SİYASET SANATI
SİYASET SANATI
Siyaset, kimilerine göre bir sanat, kimilerine göre bir bilim, kimilerine göre menfaatler çatışması, kimilerine göre kesinlikle ilgi duyulmaması gereken boş bir meşguliyet…
Herkesin baktığı, durduğu yere göre siyasetin tanımlandığı bu liste uzayıp gider.
Bendeniz bu konudaki bakış açımı ve fikirlerimi yine bu köşemde “Siyaseti Neden Sevmiyorum” başlıklı bir yazımda ifade etmiştim. O yüzden tekrara gerek görmüyorum. Merak edenler aşağıdaki bağlantıdan okuyabilirler.

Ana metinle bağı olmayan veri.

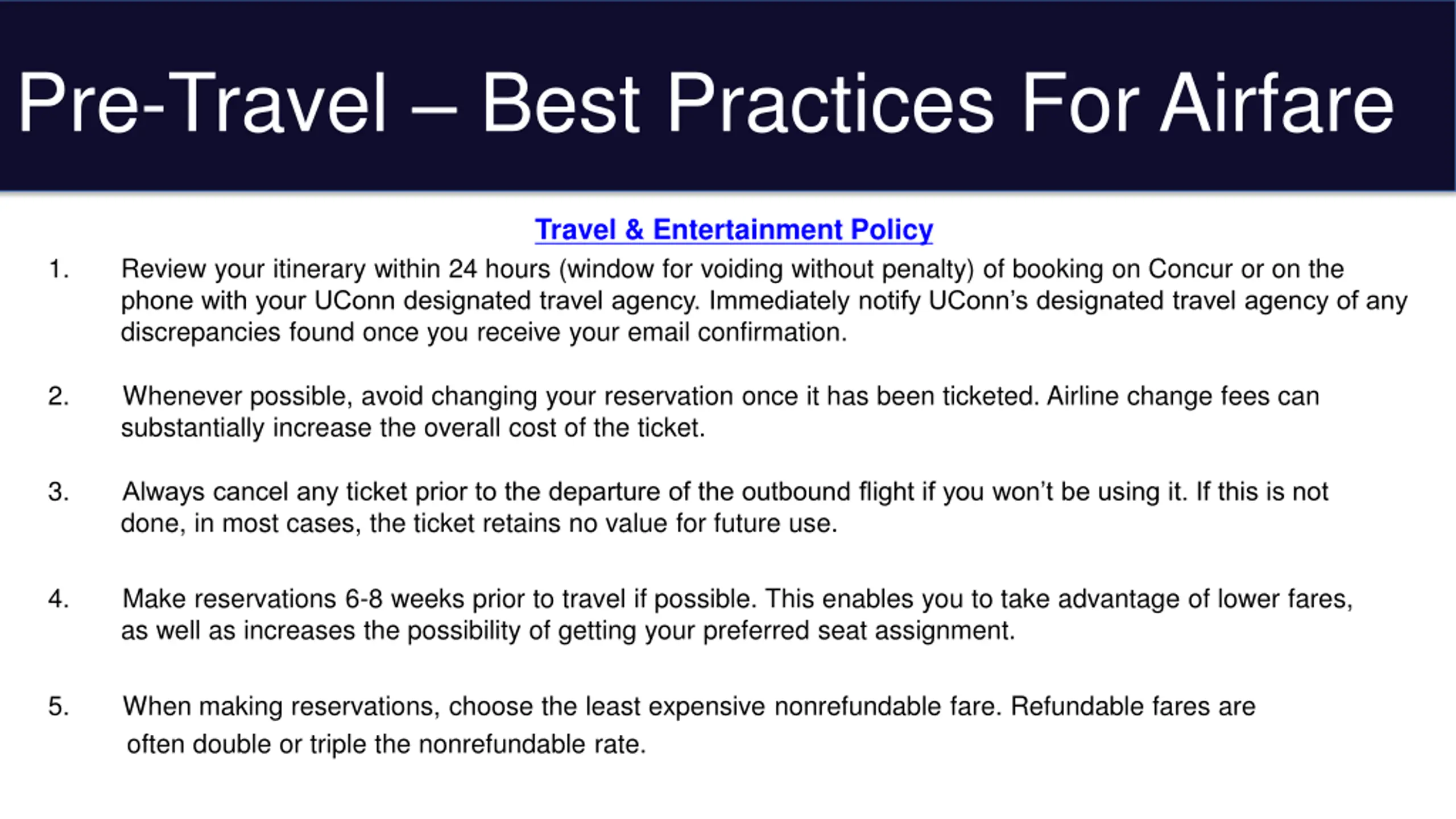 Pre-Travel – Best Practices For Airfare

Travel & Entertainment Policy

1. Review your itinerary within 24 hours (window for voiding without penalty) of booking on Concur or on the phone with your UConn designated travel agency. Immediately notify UConn's designated travel agency of any discrepancies found once you receive your email confirmation.

2. Whenever possible, avoid changing your reservation once it has been ticketed. Airline change fees can substantially increase the overall cost of the ticket.

3. Always cancel any ticket prior to the departure of the outbound flight if you won't be using it. If this is not done, in most cases, the ticket retains no value for future use.

4. Make reservations 6-8 weeks prior to travel if possible. This enables you to take advantage of lower fares, as well as increases the possibility of getting your preferred seat assignment.

5. When making reservations, choose the least expensive nonrefundable fare. Refundable fares are often double or triple the nonrefundable rate.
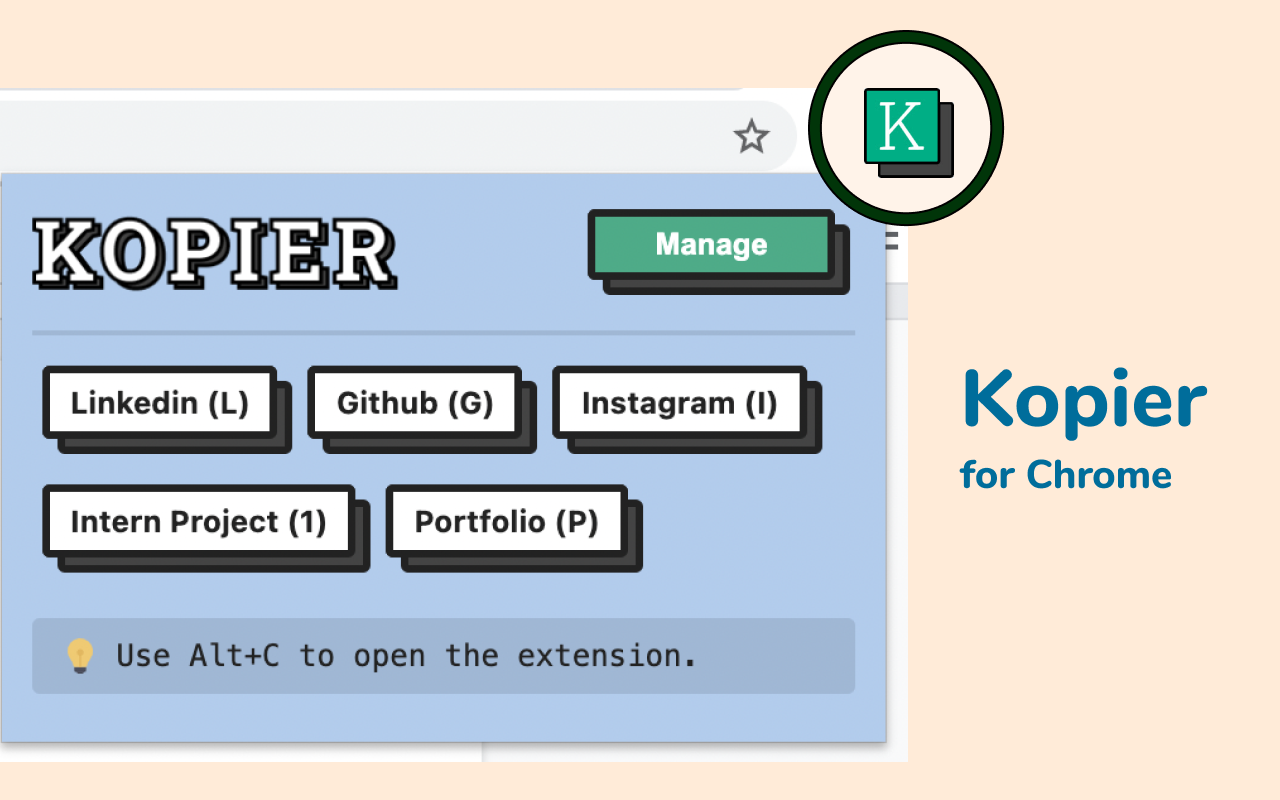 K

KOPIER

Manage

Linkedin (L)

Github (G)

Instagram (I)

Intern Project (1)

Portfolio (P)

Use Alt+C to open the extension.

Kopier
for Chrome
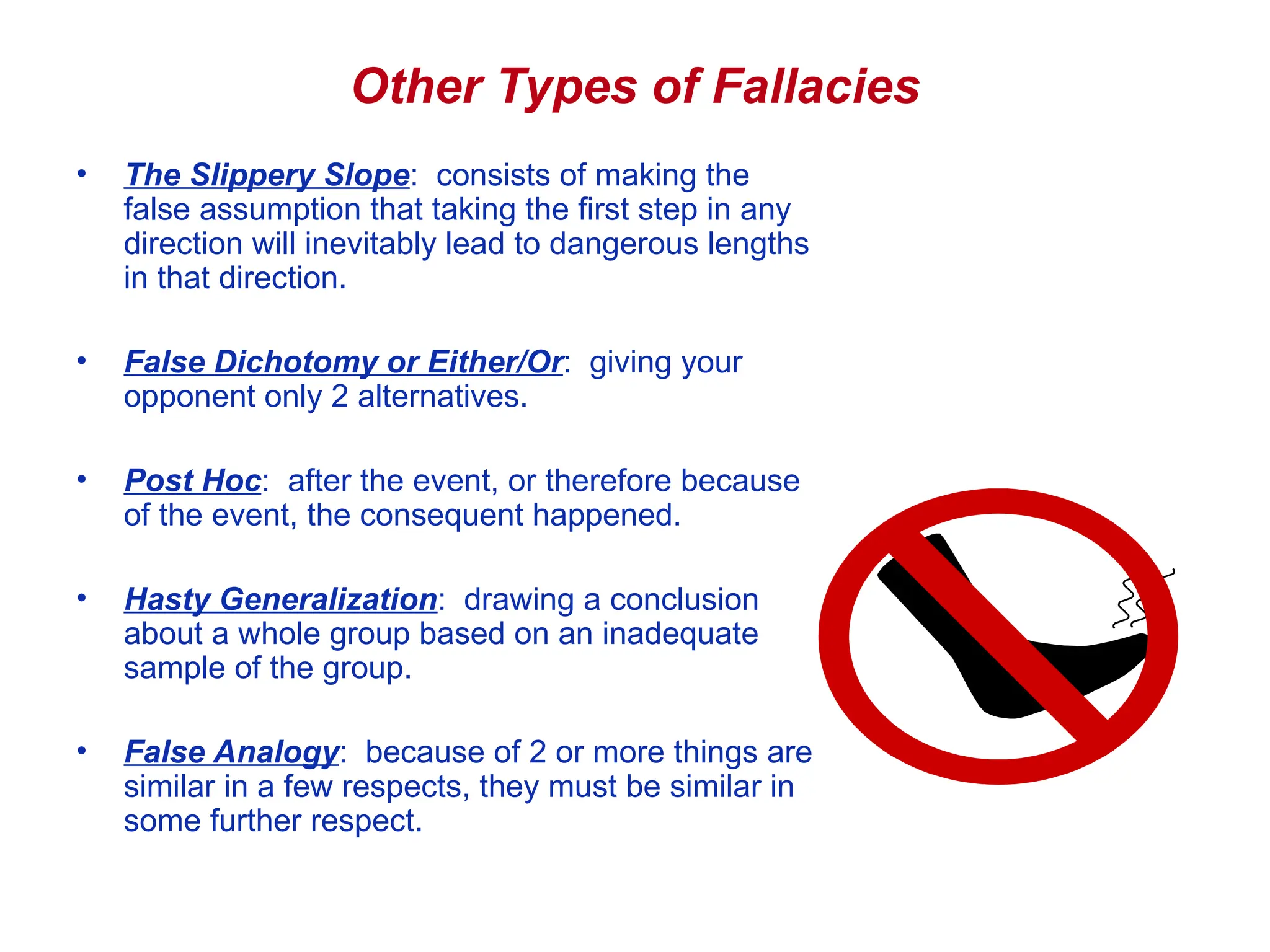 Other Types of Fallacies

• The Slippery Slope: consists of making the false assumption that taking the first step in any direction will inevitably lead to dangerous lengths in that direction.

• False Dichotomy or Either/Or: giving your opponent only 2 alternatives.

• Post Hoc: after the event, or therefore because of the event, the consequent happened.

• Hasty Generalization: drawing a conclusion about a whole group based on an inadequate sample of the group.

• False Analogy: because of 2 or more things are similar in a few respects, they must be similar in some further respect.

Siyaseti, “aynı şeyi adamına göre farklı anlatarak inandırmak, nabza göre şerbet vermek sanatı” olarak anlatan aşağıdaki örnek gerçekten ilgi çekici.
Okuduğumda bana bir zamanların reyting rekortmeni Kurtlar Vadisi dizisindeki “Tozcu Yaşar” karakterini hatırlattı nedense. Buyurun okuyun, size de aynı karakteri hatırlatacağını tahmin ediyorum.
“Bir Rus Yahudisi İsrail’e göç müsadesi alır.
Çıkışta Ruslar bagajını kontrol ederken elbiseleri arasında Lenin’in büstünü bulurlar, sorarlar:
– Bu nedir?
Yahudi: Bu nedir değil, bu kimdir diye sormanız gerekirdi…
Bu Lenin’dir, sosyalizmin temellerini atan, Rus halkına iyilikler getiren..
Ben de bunu bereketli günlerin hatırası için yanıma aldım.
-Tamam der Ruslar, bırakır ve geçer.
Tel Aviv havaalanında gümrük memurları büstü görür ve sorar :
– Bu nedir ?
Yahudi : Bu nedir değil, bu kimdir diye sormanız gerekirdi…
Bu Lenin’dir. Bu deli cani yüzünden Rusya’yı terk etmek zorunda kaldım!
Yanıma aldım ki her gün bakıp lanet okuyayım!
-Tamam, bırakırlar ve geçer…
-Adam evine gider, büstü büfenin üstüne koyar, gelişi sebebiyle akrabalarına davet verir.
Yeğenlerden biri sorar :
-Bu kimdir ?
Yahudi cevap verir :
-Bu kimdir değil, bu nedir diye sorman gerekirdi…
Cevap olarak da, on kilogram yirmi dört ayar altın, vergisiz, gümrüksüz, KDVsiz der.”
İşte siyaset, bu anektodta anlatıldığı kadarıyla, aynı şeyi adamına göre farklı anlatarak inandırmak, nabza göre şerbet vermek sanatıdır.